— Records for this exercise —
☆ ☆ ☆
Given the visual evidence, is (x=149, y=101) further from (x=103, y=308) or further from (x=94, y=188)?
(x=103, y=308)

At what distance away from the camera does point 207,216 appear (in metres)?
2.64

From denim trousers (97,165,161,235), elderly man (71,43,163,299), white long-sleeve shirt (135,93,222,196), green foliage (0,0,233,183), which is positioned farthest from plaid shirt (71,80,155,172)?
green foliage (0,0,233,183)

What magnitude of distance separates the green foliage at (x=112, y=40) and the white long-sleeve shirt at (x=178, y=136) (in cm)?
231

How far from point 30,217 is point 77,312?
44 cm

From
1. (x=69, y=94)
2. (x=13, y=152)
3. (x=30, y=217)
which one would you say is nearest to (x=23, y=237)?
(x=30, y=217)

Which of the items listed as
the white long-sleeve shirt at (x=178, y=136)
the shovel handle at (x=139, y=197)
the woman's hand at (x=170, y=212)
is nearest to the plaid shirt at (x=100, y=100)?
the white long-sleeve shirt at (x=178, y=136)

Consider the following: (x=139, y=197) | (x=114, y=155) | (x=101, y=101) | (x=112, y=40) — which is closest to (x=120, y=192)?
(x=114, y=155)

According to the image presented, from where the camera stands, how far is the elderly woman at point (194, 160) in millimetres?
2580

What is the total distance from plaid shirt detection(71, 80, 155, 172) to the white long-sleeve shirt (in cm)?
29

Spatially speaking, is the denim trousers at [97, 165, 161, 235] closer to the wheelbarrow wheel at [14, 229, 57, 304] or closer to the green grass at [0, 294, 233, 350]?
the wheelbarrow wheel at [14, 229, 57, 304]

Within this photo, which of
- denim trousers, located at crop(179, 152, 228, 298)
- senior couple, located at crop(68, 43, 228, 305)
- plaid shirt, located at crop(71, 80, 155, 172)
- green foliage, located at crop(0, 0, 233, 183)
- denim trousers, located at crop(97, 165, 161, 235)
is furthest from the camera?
☆ ☆ ☆
— Stated problem —
Report every line in the entries above that contains the word "trousers", copying each line in full.

— Solution to the exercise —
From denim trousers (97,165,161,235), elderly man (71,43,163,299), white long-sleeve shirt (135,93,222,196), green foliage (0,0,233,183), which is positioned farthest from plaid shirt (71,80,155,172)?
Spatially speaking, is the denim trousers at [97, 165, 161, 235] closer to the wheelbarrow wheel at [14, 229, 57, 304] or closer to the green grass at [0, 294, 233, 350]?
- denim trousers, located at crop(179, 152, 228, 298)
- denim trousers, located at crop(97, 165, 161, 235)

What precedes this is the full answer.